My internet's just about to be cut off, as we've "forgotten" to pay the bill, so I thought I'd get some blogging in before it dies for 4 days or so. I posted about New Year's Resolutions last year, and I've decided to try and be more active in my blogging as a resolution for this year, so I won't bother with the boring details of my new aims of keeping fit and healthy.

Instead, I thought I'd whack out some details on music for this year. First I'll get a few recommendations out of the way: Foals, We Are The Physics, Los Campesinos!, Operator Please, Bombay Bicycle Club, Duffy, Black Kids, Crystal Castles. All of these are making great, exciting new music and are for the large part stupidly young. Which is a good thing. Forget Coldplay, Hard-Fi, The Twang, Kasabian, Snow Patrol, Razorlight, MOR stuff like that, and search out some of these for a refreshing taste of new music.

2008 is likely to see yet more innovations and irrevocable changes to the music industry than last year.

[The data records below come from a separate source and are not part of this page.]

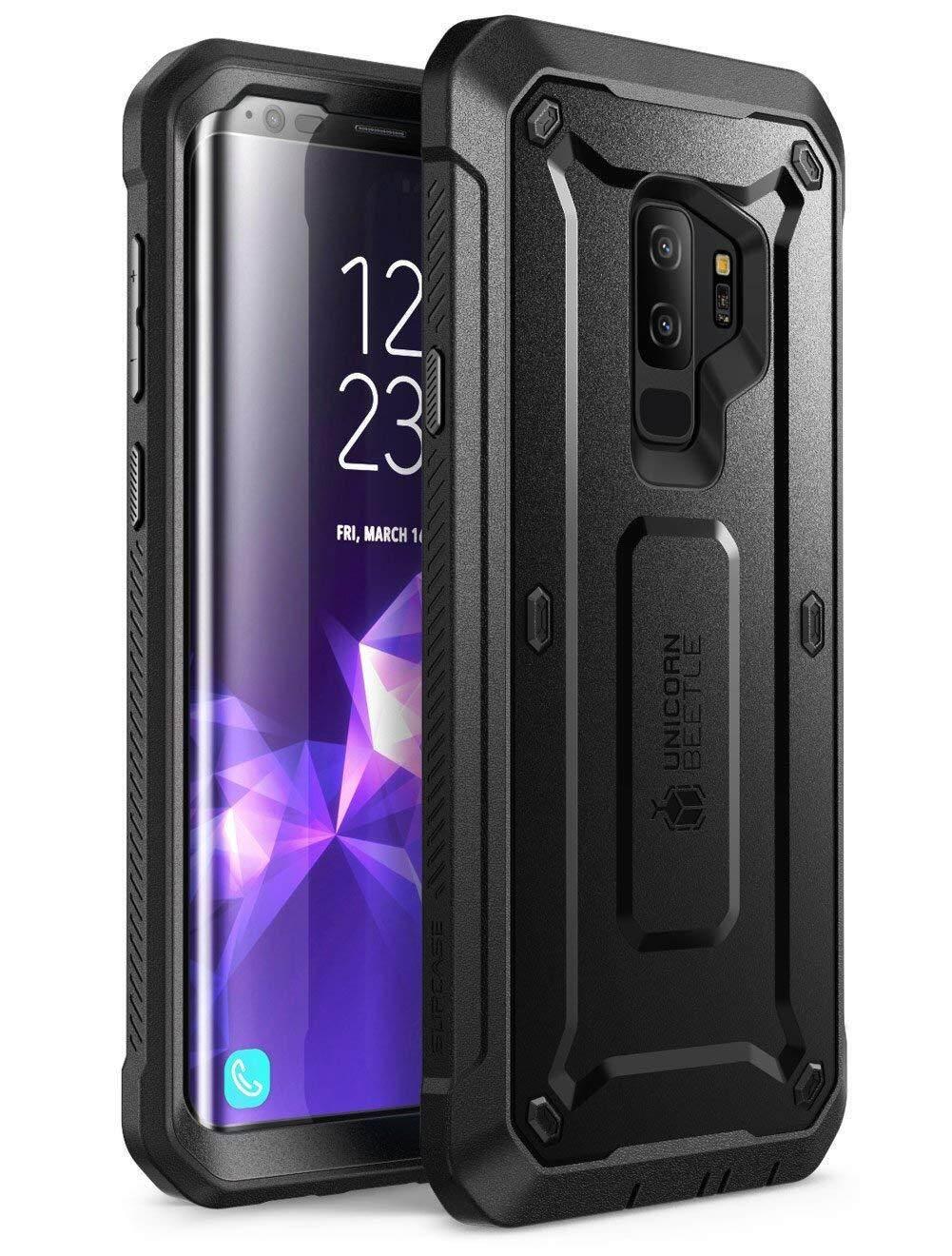 Untuk Samsung Galaxy S9 + PLUS Case Sup Case Guncangan Kasar Case Cover  dengan Pelindung Layar 84ce43298b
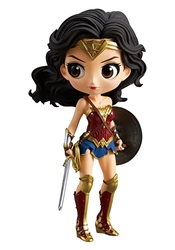 Picture of Q Posket Justice League Wonder Woman Figure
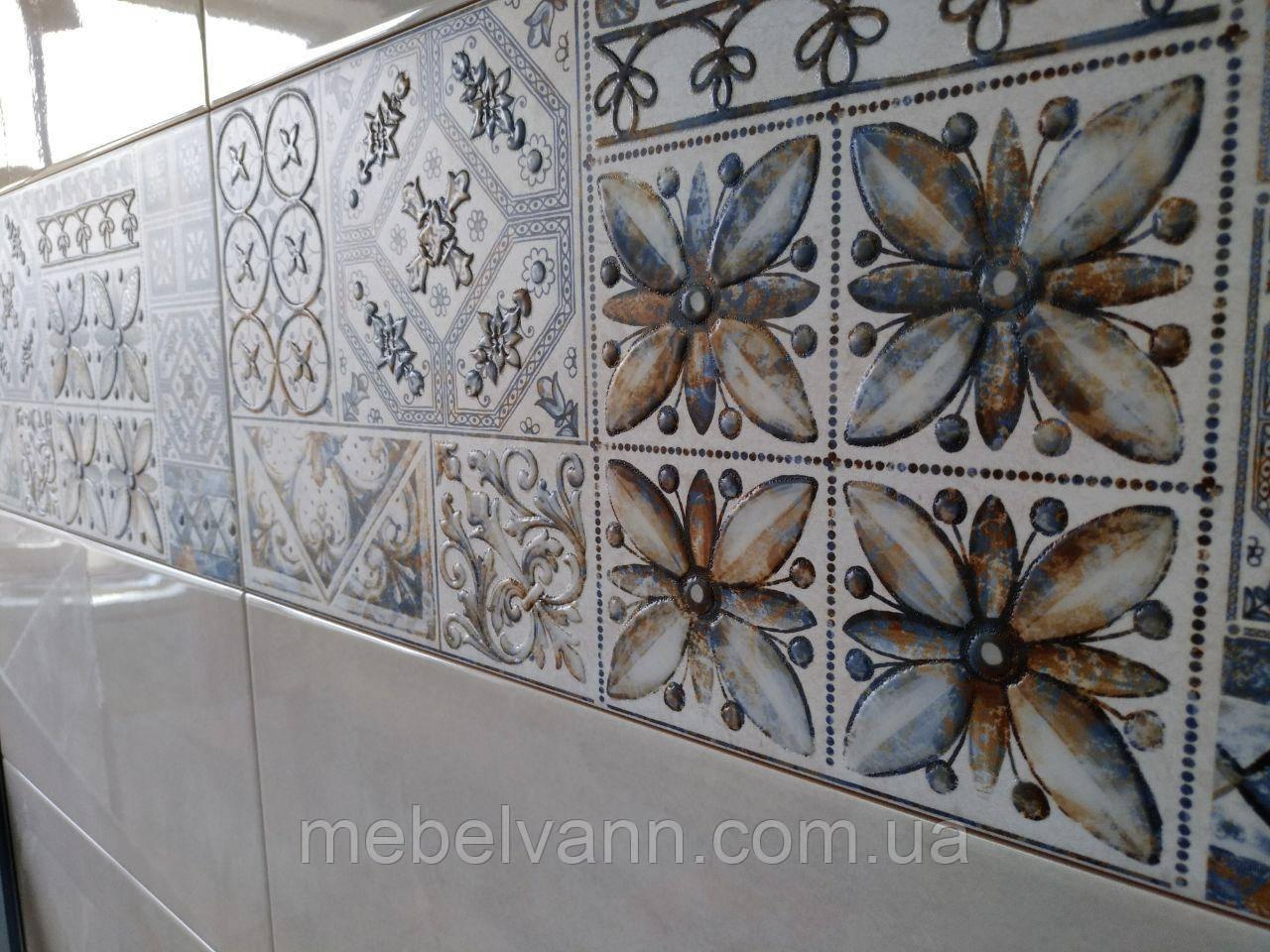 Плитка для стен  RENE РЕНЕ 23*50 Кафель для ванной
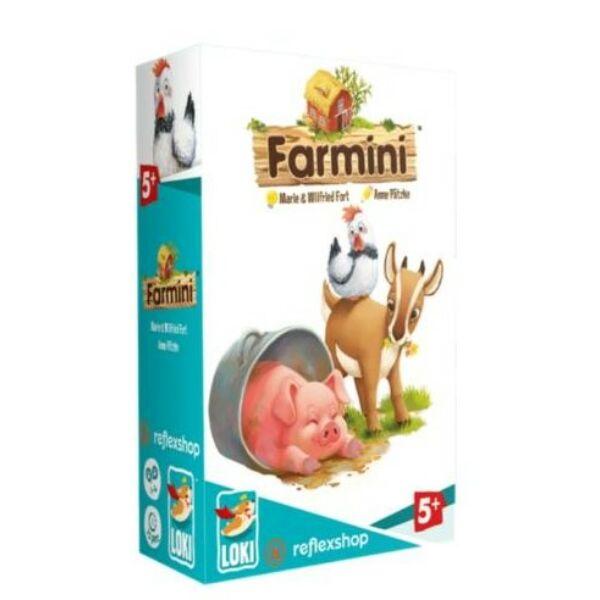 Farmini stratégiai társasjáték gyerekeknek- Egyszerbolt Társasjáték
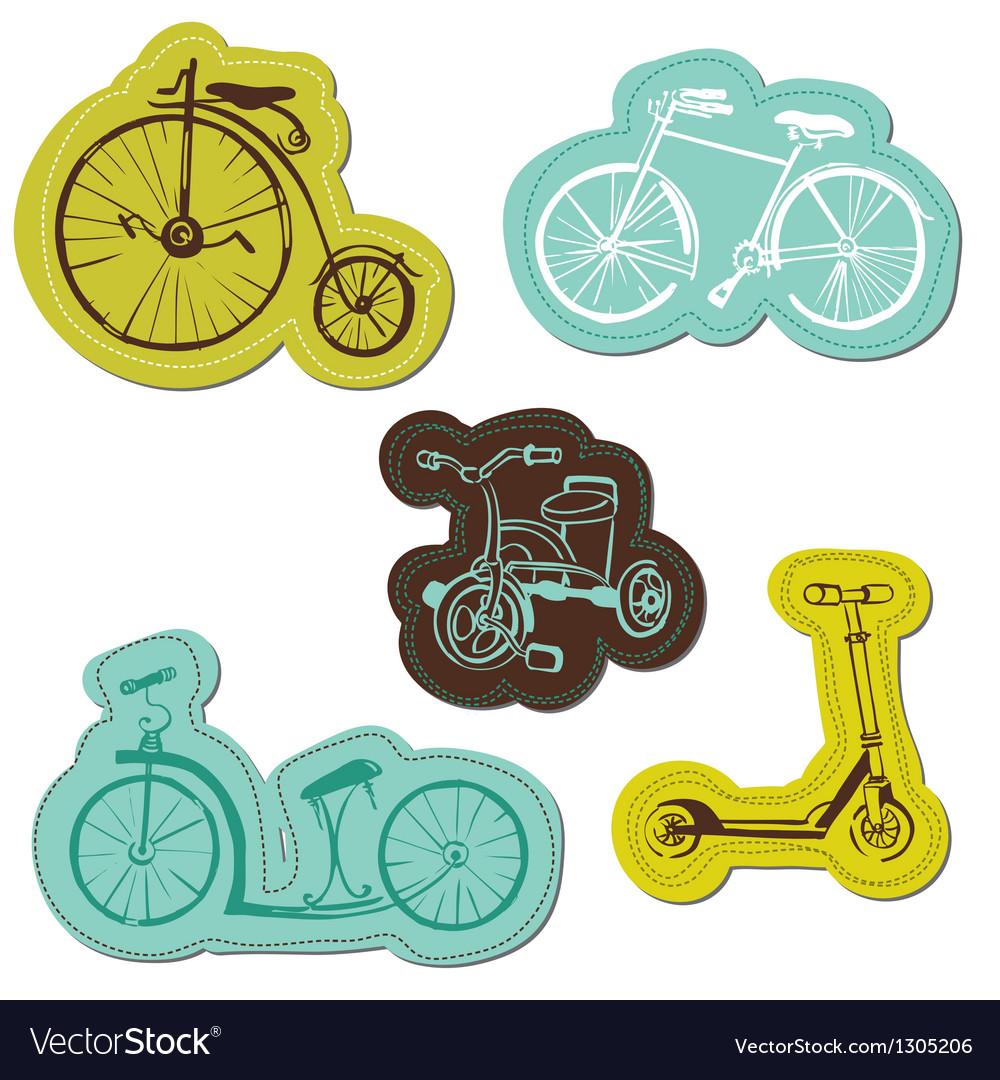 Set of baby bike stickers vector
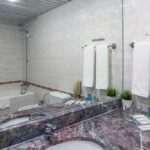 Сочи | Marins Park Hotel Sochi 4* - Галерея 8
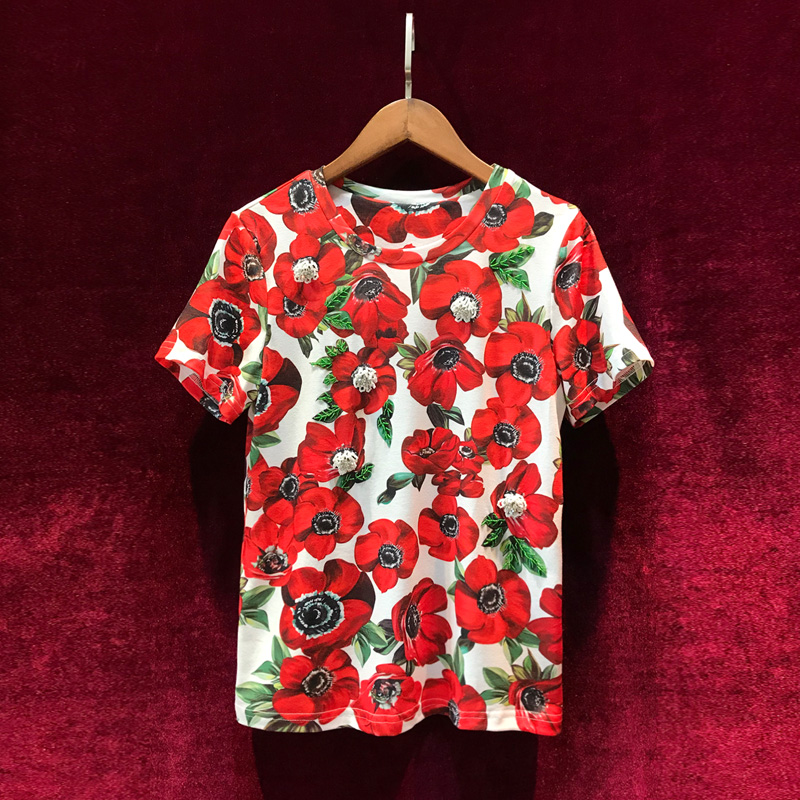 2019 new arrival summer shirts and women tops with short sleeve and floral tops for femme and girls-in T-Shirts from Women's Clothing    1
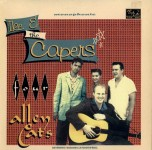 10inch - Ike & The Capers - Four Alley Cats
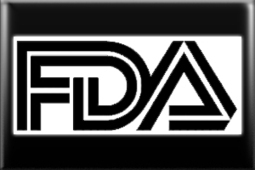 What is the FDA, and What Does it Do? | Healthy Dose of Fitness | Scoop.it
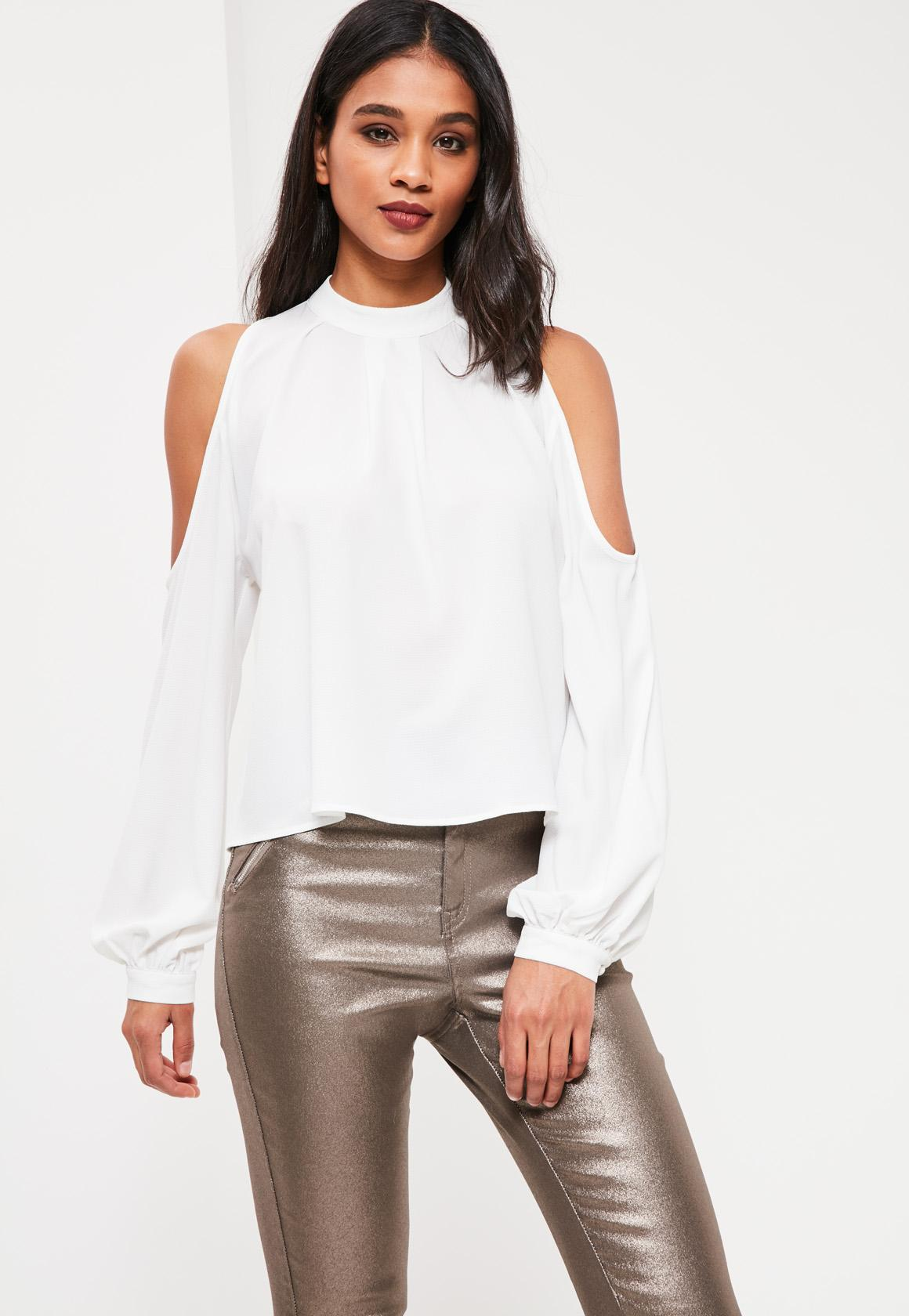 a0abce965 White Victorian High Neck Blouse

We saw the incorporation of downloads into official charts and sales figures, saw how the opportunity seemed to glisten for every struggling unsigned band going, saw how this new avenue could be exploited through careful campaigns - Chris Moyles made Billie Piper's Honey to the B get to number 17 in January '07 even though it had originally been released in 1998, while Koopa became the first unsigned band to have a top 40 hit through their relentless download campaign - and then saw how smoothly record companies and online music stores were able to capture the market with considerable and unquestioned ease. In light of how, just 3 or 4 years ago, the big record labels were bemoaning the rise of music downloading and file sharing, the shoe certainly seems to be on the other foot now.

But music, in my opinion, is getting ever more fragmented. When MySpace first emerged, bands that had 25,000 friends were heroes, the power of the underground, the shining examples of good, unsigned new music. But already, MySpace has lost its voice: there are probably a hundred thousand bands on MySpace now - and a lot of these will have 25,000 fans. Yet they'll still be unsigned, and unnoticed. Conversely, multi-million selling acts with big record label backing will have quickly cottoned on to the online phenomenon, and will gain double as many fans as the best unsigned band around in no time, through their backing and support from label channels. The smaller bands have had what should rightfully be 'their' medium descend into a free-for-all, with scope for capitalist-like gains and losses.

The competition for real-time music listening for free on sites like MySpace, as opposed to the non-real-time transaction of actually paying for a CD/download, and listening to it once it's purchased, is also too large. The internet has become congested with a thousand great new bands vying for the same fans, the ones that want that new music buzz, the excitement of finding a new fresh band that no one else really knows. But in the ever-quickening pace of modern technological life, staying loyal, or at least staying in one place, is too lazy and worryingly easy to appear out of touch. Bands are constantly having to produce, to innovate, without the financial resources to do so successfully and competitively, to appeal to the internet consumer, without any tangible reward. It's all very well the Guardian Art pages recommending 10 unsigned acts for 2008 - people aren't going to wait patiently for them to take their time to produce a quality debut LP. They want results straight away, and if not offered, there are 100 unsigned bands good enough, and just waiting, to be recommended elsewhere.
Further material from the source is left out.